_Data segment_.
----

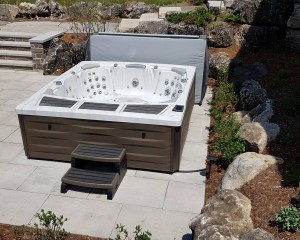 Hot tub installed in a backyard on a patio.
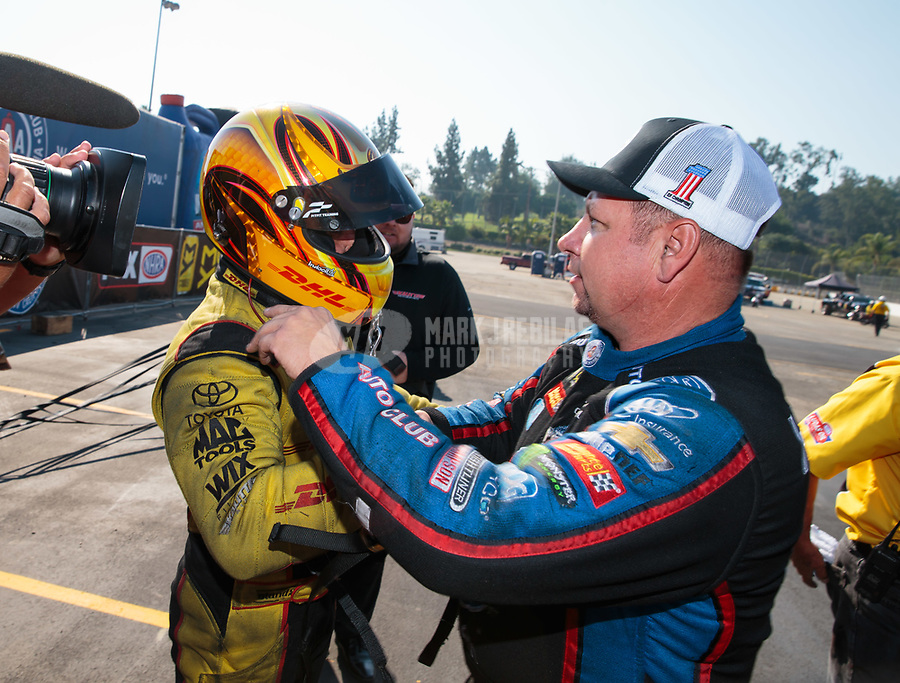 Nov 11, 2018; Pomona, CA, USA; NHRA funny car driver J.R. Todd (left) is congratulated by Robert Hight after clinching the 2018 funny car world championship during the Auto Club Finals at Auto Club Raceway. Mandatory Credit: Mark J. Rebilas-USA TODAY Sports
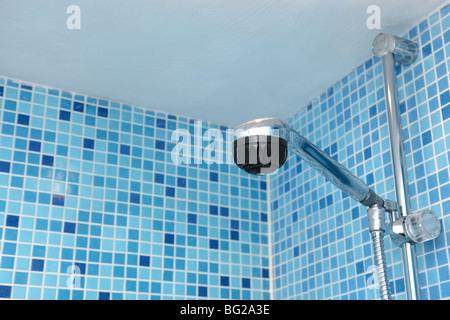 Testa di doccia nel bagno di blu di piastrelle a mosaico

----

_What the exercise asks_.
Write out, word for word, the line containing "Nov 11, 2018;" and each line after it to the end of the data, and nothing more. Drop the pictures.

_The completed task_.
 Nov 11, 2018; Pomona, CA, USA; NHRA funny car driver J.R. Todd (left) is congratulated by Robert Hight after clinching the 2018 funny car world championship during the Auto Club Finals at Auto Club Raceway. Mandatory Credit: Mark J. Rebilas-USA TODAY Sports
 Testa di doccia nel bagno di blu di piastrelle a mosaico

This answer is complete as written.